If it’s a severe cramp, stretch your leg by pulling the tip of your foot up and holding it for a few minutes.
When you are in the last weeks of pregnancy, it will probably be harder to get to your foot and pull it towards you, so you will need someone to accompany you and help you.
If you’re alone, you can try placing your heel on the cold floor and your toes on the wall to push forward and stretch the muscle that caused the cramp.
How to prevent pregnancy cramps?
There are some steps you can take to prevent pregnancy cramps. Remember to be very consistent with them. In addition, many of them will also help relieve other symptoms of pregnancy.
Diet and vitamin intake are key to reducing cramps in pregnancy. Eat foods rich in calcium (yogurt, milk, or cheese), as well as those containing vitamin E (wheat germ, nuts, and whole grains).
For your part, you can eat bananas and kiwis because they are high in potassium and leafy green vegetables because they are rich in magnesium. Both minerals will help prevent the annoying cramps in pregnancy.
Exercising regularly will not only help you stay fit and healthy, but will also help keep your muscles from becoming lethargic. You can go for a walk every day or practice recommended pregnancy exercise routines such as yoga, pilates, or swimming for pregnant women that help prevent uncomfortable cramps.
Physical activities such as yoga are perfect for stretching your legs and adopting healthy postures.

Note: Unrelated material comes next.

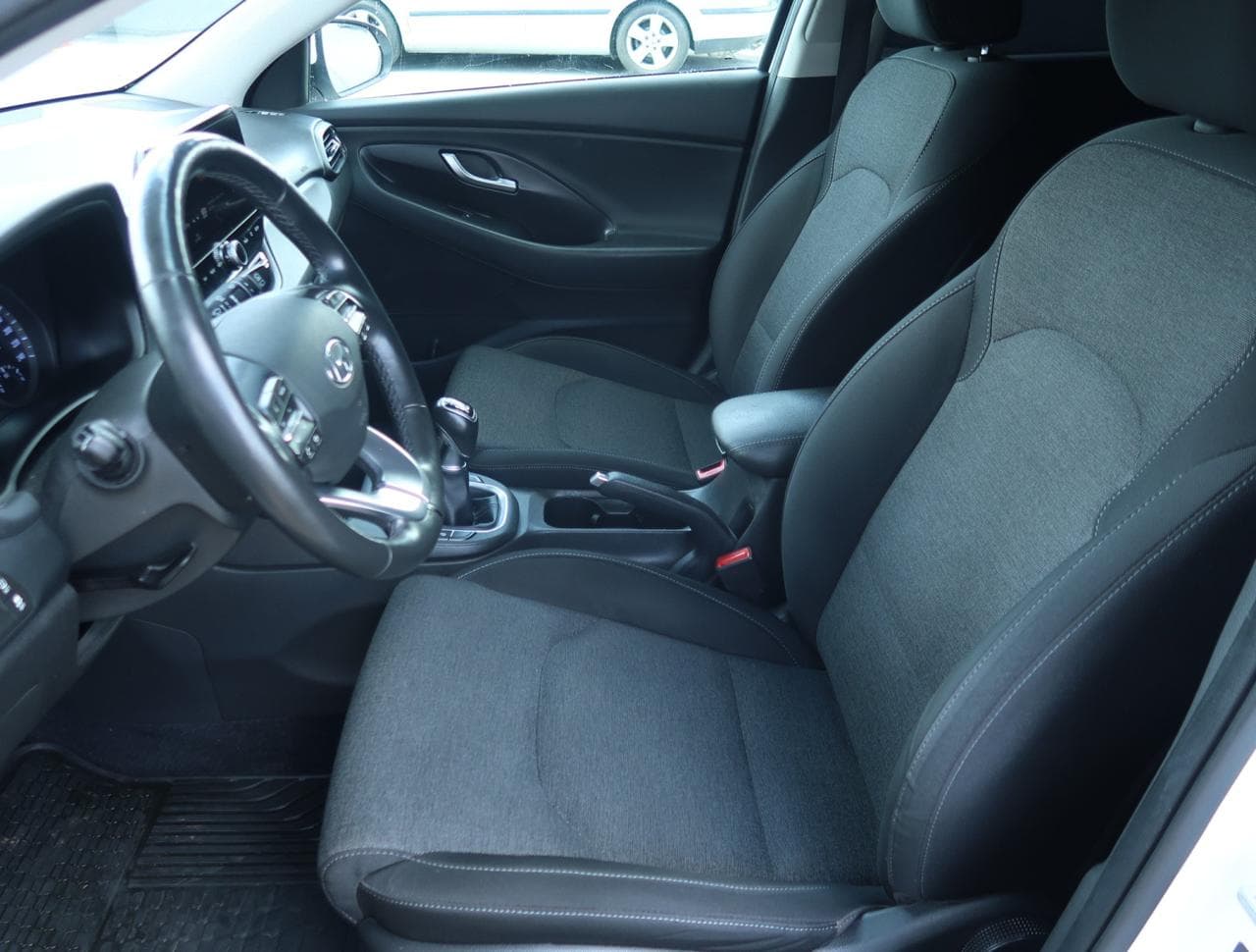 2022 Hyundai i30 - 16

Include stretching and rotation of legs and feet in your daily exercise routine. These leg stretching exercises are also known as stretching exercises, and are ideal for improving cramps in pregnancy. So try stretching your legs every day, practicing push-ups and lifts.
You can also try rotating your ankles and moving your toes repeatedly when you’re sitting or lying down resting, watching TV, reading… Try them during the night and you’ll see that your sleep won’t be interrupted!
Massages on the legs
Leg massages just before bed are an effective trick. Make gentle circular movements on your legs and feet before going to bed, you can use creams or essential oils of your choice. The massages will always be effective to relax the muscles after the tiredness of every day.
Gentle leg massage will help relieve tension and relax muscles.
Positions are also important
Try not to be standing too long, or sitting with your legs crossed for too long, ideally activate your circulation so that you do not feel your legs so tired or numb. We recommend that you get up from time to time and take a few small steps inside your home so that you can improve your blood circulation.
Other effective measures against cramps
- Drink plenty of water to stay hydrated
- Take cold showers to activate your circulation and reduce cramps
- Take the vitamin supplements recommended by your gynecologist.
- Try not to wear tight pants that compress your legs.
- Lie on your left side so you can improve circulation to and from your legs.
Should I worry if the cramps are too painful?
If you notice that the cramps are very painful, do not go away with stretching and last longer than an occasional cramp or if you notice that in addition to the pain there is swelling, redness and tenderness, you should consult your doctor as soon as possible, as this may be a more serious problem that needs medical attention.